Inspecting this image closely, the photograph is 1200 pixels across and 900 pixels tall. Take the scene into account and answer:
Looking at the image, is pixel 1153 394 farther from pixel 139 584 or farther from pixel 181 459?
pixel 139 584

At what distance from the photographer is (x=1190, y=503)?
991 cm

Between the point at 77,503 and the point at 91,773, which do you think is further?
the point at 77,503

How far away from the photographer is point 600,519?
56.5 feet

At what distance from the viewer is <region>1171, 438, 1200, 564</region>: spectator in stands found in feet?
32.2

——————————

### [PROBLEM STATEMENT]
Reproduce every one of the rows above word for word, keeping their original order.

### [REPLY TO THE TASK]
Inspecting this image closely, the photograph is 1200 pixels across and 900 pixels tall. Take the scene into account and answer:
Looking at the image, is pixel 1153 394 farther from pixel 139 584 or farther from pixel 181 459?
pixel 139 584

At what distance from the photographer is (x=1190, y=503)?
991 cm

Between the point at 77,503 and the point at 91,773, which do you think is further?
the point at 77,503

How far away from the photographer is point 600,519?
56.5 feet

At what distance from the viewer is <region>1171, 438, 1200, 564</region>: spectator in stands found in feet?
32.2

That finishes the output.